Née à Francfort et établie à Paris depuis 2018, Nora Kamm, saxophoniste, chanteuse et compositrice allemande, s’impose comme l’une des figures les plus captivantes de la scène jazz et électro-pop actuelle. Couronnée du grand prix “Unac Jeune Talent Compositeur” en 2024, elle façonne un univers fluide où la précision classique européenne embrasse avec ferveur les polyrythmies afropéennes. Nous vous emmenons dans l’univers d’une artiste pour qui la musique est avant tout un pont d’humanité.
Du Conservatoire allemand aux scènes parisiennes survoltées, le parcours de Nora Kamm ressemble à un voyage initiatique dont la curiosité est la seule boussole. Lauréate du prix “Selmer Soloist” en 2014, c’est en posant ses valises dans la capitale française en 2018 que la jeune instrumentiste opère sa mue. Paris lui offre le terrain de jeu cosmopolite dont elle rêvait. Nora Kamm se laisse immédiatement happer par l’effervescence de la création locale. Elle y croise la route de musiciens aux héritages pluriels.

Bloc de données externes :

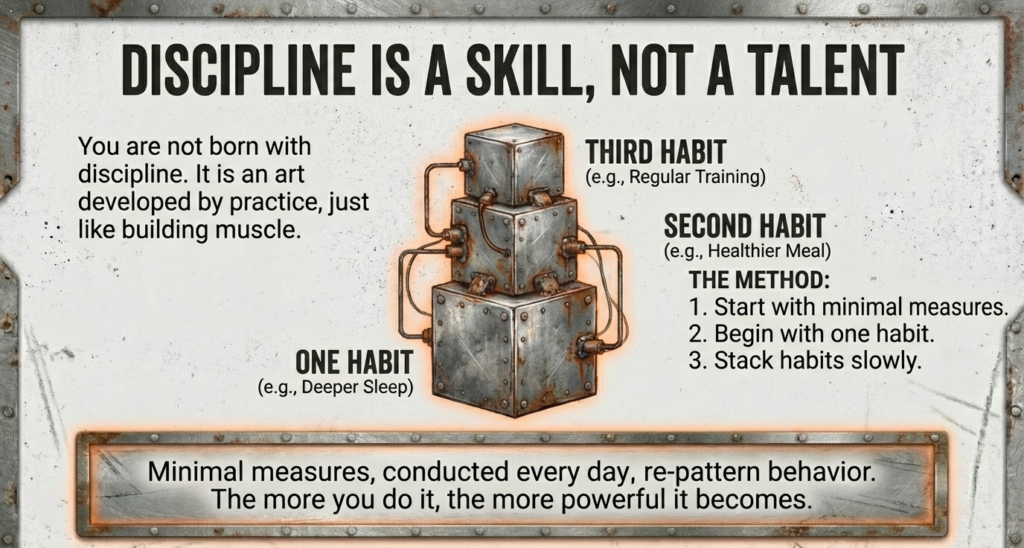 DISCIPLINE IS A SKILL, NOT A TALENT

You are not born with discipline. It is an art developed by practice, just like building muscle.

THIRD HABIT
(e.g., Regular Training)

SECOND HABIT
(e.g., Healthier Meal)

THE METHOD:
1. Start with minimal measures.
2. Begin with one habit.
3. Stack habits slowly.

ONE HABIT
(e.g., Deeper Sleep)

Minimal measures, conducted every day, re-pattern behavior. The more you do it, the more powerful it becomes.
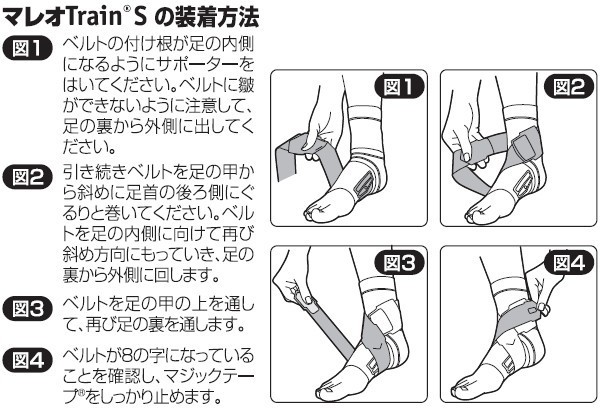 マレオTrain® S の装着方法

図1 ベルトの付け根が足の内側になるようにサポーターをはいてください。ベルトに皺ができないように注意して、足の裏から外側に出してください。

図2 引き続きベルトを足の甲から斜めに足首の後ろ側にぐるりと巻いてください。ベルトを足の内側に向けて再び斜め方向にもっていき、足の裏から外側に回します。

図3 ベルトを足の甲の上を通して、再び足の裏を通します。

図4 ベルトが8の字になっていることを確認し、マジックテープ®をしっかり止めます。

図1

図2

図3

図4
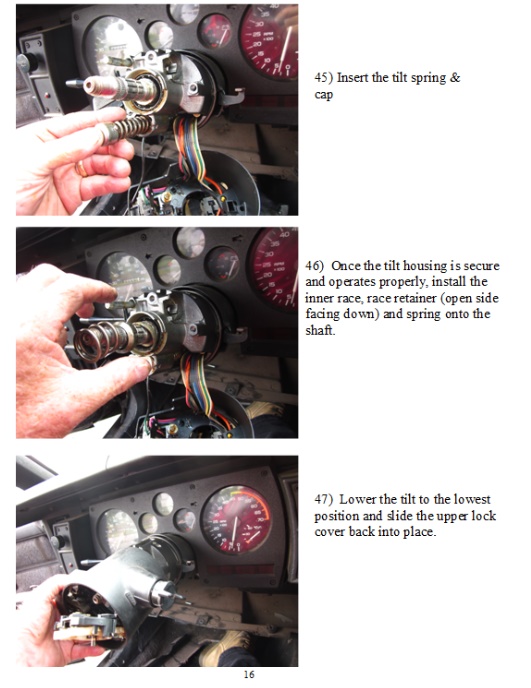 45) Insert the tilt spring & cap

46) Once the tilt housing is secure and operates properly, install the inner race, race retainer (open side facing down) and spring onto the shaft.

47) Lower the tilt to the lowest position and slide the upper lock cover back into place.

16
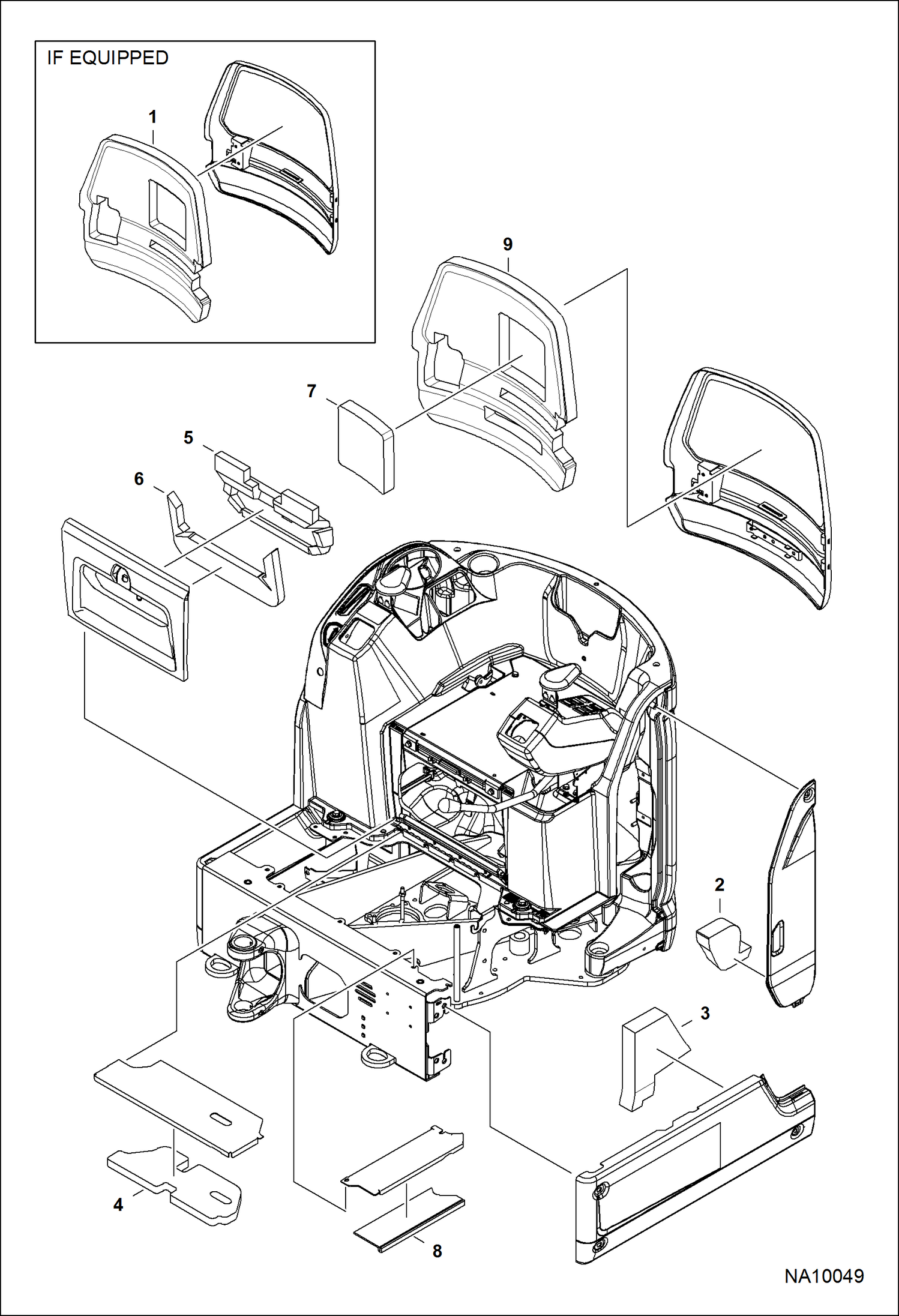 IF EQUIPPED
1
9
7
5
6
2
3
4
8
NA10049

« Je dirais que cette rencontre s’est faite très naturellement, sans calcul. J’avais envie de sortir du jazz plus traditionnel et d’ouvrir ma musique à d’autres influences. À Paris, j’ai découvert un véritable mélange de cultures, et c’est ce qui se reflète dans ma musique », confie la saxophoniste. De ce terreau fertile naît une identité hybride et chaleureuse. Son saxophone altiste devient un connecteur universel. « Mon saxophone est devenu le pont entre mon apprentissage du jazz et de la musique classique en Allemagne ainsi que les influences africaines et électro que j’ai rencontrées en France », résume-t-elle avec clarté.
L’album révélation nourri par l’Afrique
En 2023, la sortie de son premier album en tant que leader, intitulé “One”, marque un tournant décisif dans sa carrière. Salué par la critique internationale (de Jazzwise au Royaume-Uni jusqu’à Fip et Rfi), le disque s’impose par sa fraîcheur contagieuse. Le concert de lancement au New Morning, mythique club parisien, se joue d’ailleurs à guichets fermés.
Pour composer cette œuvre lumineuse, l’artiste est allée puiser à la source des musiques africaines et de la fusion légendaire des années 70. « L’écriture de “One” a commencé à mon arrivée à Paris… Je me suis inspirée des rythmes du Cameroun, du Mali, de l’afrobeat. Mais aussi de la période fusion de Miles Davis et de Weather Report, tout en restant ancrée dans le présent. À travers cet album, je voulais transmettre un message d’unité à travers la musique », explique Nora Kamm.
Cette alchimie s’est nourrie d’expériences scéniques marquantes sur le continent africain,
notamment lors du Togoville Jazz Festival au Togo, en 2024. De ces tournées, l’artiste garde une empreinte sensorielle et émotionnelle indélébile. « En Afrique, je ne me sens jamais seule. Il y a une énergie collective et une chaleur que j’aime profondément. C’est difficile à décrire, mais il y a quelque chose dans l’atmosphère, presque un parfum dans l’air, qui me touche à chaque fois que je descends de l’avion. Je pense que c’est le parfum de la terre africaine qui me rend vivante », glisse-t-elle avec émotion.
Une artiste engagée tournée vers l’introspection
Si les louanges de la presse internationale et la reconnaissance de ses pairs la touchent, Nora Kamm n’hésite pas à poser un regard lucide sur le milieu du jazz. Recevoir le grand prix “Unac” en 2024 a renforcé sa détermination à briser les chapelles institutionnelles. « À certains moments, je me suis sentie moins soutenue, voire parfois un peu ignorée par une partie de la presse jazz française. J’ai le sentiment que la scène gagnerait à s’ouvrir davantage aux croisements de styles et aux nouvelles esthétiques », remarque Nora sans détour.
En pleine tournée entre la France et l’Allemagne, la musicienne prépare activement l’avenir. Son processus créatif s’est digitalisé. Elle délaisse désormais le clavier traditionnel pour composer sur ordinateur. « Mon prochain album sera plus introspectif. En effet, après avoir beaucoup observé le monde extérieur, j’ai ressenti le besoin de me tourner davantage vers moi-même dans ma manière de créer », révèle Nora.
Parallèlement à cette quête intérieure, Nora Kamm souhaite repenser sa relation à la scène. Elle pense offrir un dialogue encore plus direct avec ses auditeurs. Nora aspire à créer des moments de communion totale où le public fait corps avec le rythme. Le voyage ne fait que commencer.